Convidam-me a sentar, levam-me a uma poltrona de veludo extremamente confortável conduzindo-me pela ponta dos dedos onde esperam que eu me ajeite. Sinto-me bem, aguardo uma surpresa.
Ouço ao longe um som fino de violino que se vai tornando forte acompanhando a percepção da imagem que distingo. Outros vão surgindo na sua cauda, engrossam-lhe o som, desconheço a melodia mas é tão bela que hesito em fechar os olhos ou permanecer com eles abertos para não perder nada do que se me oferece. E à vez aquele solo perfeito de violino atinge-me no peito e acelera o coração, pede o coro dos demais, emociono-me e sinto a garganta apertada quando todos emitem em harmonia uma música que me impele a erguer, caminhar na sua direcção, querer fazer parte daquelas notas.
Nesse instante, silêncio, um rosto conhecido sai daquele conjunto impoluto e andando para mim deslizando o arco nas cordas arranca um ruído de arame a ser raspado com uma faca de serrilha.

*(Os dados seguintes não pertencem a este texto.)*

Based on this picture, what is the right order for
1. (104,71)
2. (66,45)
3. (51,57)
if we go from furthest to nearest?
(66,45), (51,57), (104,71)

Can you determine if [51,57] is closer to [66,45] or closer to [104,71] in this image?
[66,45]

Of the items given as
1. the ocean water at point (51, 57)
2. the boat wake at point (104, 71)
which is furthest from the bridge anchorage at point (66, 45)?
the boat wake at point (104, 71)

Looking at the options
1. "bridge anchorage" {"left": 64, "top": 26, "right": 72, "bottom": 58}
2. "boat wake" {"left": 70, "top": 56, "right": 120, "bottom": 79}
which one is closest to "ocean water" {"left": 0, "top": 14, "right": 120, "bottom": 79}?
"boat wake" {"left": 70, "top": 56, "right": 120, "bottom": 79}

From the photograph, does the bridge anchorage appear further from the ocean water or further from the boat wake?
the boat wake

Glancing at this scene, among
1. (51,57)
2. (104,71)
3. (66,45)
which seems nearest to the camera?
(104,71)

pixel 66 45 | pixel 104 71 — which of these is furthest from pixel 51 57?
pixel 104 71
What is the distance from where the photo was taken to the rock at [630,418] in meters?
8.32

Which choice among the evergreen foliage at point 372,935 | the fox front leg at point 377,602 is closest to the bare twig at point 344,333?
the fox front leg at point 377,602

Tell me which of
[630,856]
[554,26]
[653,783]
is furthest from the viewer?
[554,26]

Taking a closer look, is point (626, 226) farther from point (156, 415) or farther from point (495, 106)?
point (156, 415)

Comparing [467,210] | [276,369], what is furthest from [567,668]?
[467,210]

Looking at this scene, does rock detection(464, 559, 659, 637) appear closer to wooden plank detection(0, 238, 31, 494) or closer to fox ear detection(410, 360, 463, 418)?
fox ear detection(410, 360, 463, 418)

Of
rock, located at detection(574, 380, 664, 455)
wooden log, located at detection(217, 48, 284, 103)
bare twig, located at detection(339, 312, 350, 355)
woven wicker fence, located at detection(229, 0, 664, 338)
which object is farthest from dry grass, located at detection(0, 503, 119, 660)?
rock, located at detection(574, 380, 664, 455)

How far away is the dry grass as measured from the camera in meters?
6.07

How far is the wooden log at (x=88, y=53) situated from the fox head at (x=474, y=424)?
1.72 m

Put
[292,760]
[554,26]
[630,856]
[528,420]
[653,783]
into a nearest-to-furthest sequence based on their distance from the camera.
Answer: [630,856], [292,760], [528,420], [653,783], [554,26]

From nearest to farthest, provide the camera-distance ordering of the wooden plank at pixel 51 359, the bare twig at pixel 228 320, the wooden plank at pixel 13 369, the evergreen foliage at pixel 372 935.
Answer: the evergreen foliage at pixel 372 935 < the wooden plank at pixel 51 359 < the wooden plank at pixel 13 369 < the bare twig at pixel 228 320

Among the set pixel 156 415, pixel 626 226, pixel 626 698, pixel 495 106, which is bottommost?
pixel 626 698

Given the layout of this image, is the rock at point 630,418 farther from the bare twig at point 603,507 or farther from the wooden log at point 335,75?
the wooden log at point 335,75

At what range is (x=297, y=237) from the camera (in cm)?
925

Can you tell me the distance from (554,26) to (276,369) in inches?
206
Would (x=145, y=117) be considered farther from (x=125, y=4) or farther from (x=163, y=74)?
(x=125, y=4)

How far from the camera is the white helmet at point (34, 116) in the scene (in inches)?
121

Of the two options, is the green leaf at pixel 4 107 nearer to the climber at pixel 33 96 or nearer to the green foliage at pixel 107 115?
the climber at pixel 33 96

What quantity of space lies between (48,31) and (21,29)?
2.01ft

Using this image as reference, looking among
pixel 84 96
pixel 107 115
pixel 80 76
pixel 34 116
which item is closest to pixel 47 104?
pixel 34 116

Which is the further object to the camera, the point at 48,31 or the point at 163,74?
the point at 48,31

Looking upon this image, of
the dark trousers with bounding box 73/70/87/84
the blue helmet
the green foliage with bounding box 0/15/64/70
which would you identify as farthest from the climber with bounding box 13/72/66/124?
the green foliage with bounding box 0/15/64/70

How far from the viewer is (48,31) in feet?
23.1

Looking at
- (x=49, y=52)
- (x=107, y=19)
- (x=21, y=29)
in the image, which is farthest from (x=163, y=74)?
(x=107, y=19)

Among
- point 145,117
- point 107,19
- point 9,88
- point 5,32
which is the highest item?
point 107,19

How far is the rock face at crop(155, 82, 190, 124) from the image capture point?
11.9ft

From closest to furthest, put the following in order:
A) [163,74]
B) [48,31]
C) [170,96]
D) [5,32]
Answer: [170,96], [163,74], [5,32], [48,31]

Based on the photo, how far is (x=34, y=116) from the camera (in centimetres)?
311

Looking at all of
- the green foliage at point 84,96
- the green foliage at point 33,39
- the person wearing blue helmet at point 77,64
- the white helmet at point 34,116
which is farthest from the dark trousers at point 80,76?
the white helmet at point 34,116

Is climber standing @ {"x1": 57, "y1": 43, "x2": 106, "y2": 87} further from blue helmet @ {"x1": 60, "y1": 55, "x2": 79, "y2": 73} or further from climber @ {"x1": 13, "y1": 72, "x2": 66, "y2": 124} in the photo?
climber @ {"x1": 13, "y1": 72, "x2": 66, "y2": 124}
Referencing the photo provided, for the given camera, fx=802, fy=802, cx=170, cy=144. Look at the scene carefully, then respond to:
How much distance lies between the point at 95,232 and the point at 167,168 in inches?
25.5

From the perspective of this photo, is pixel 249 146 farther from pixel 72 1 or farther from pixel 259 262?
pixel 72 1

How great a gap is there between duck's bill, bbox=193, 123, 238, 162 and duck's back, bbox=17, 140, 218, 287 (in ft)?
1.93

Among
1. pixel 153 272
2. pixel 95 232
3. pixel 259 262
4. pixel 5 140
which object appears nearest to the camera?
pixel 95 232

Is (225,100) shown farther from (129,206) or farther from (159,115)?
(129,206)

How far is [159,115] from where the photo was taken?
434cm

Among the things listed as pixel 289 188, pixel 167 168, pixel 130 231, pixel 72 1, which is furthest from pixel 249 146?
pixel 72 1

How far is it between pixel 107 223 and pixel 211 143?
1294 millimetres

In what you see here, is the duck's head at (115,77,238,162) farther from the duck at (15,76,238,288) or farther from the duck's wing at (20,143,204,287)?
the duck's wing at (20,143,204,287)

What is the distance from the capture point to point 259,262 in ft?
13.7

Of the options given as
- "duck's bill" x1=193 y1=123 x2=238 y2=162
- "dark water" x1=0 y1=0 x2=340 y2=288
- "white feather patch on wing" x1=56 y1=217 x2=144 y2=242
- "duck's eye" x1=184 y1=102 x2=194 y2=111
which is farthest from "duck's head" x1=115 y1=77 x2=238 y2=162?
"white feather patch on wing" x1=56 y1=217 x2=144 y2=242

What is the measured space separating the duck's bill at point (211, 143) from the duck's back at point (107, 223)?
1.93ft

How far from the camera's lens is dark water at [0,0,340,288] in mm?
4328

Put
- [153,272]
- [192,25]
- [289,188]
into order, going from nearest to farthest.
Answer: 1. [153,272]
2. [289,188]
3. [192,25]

Os restantes violinos estáticos.
Ouço o meu coração a galopar. Tento achar alguém que me olhe nos olhos.
De novo o som do serrote e mais alguns passos para mais perto de mim. Grito não, não quero, não sabes, nunca soubeste, nunca irás aprender, bato com os pés na esperança que o susto empurre o aprendiz para um retrocesso invisível até ao desaparecimento total.
Silêncio.
Regresso à minha poltrona de veludo sozinha.
Todos os violinistas tocam de novo. E malfadadamente o serrote também.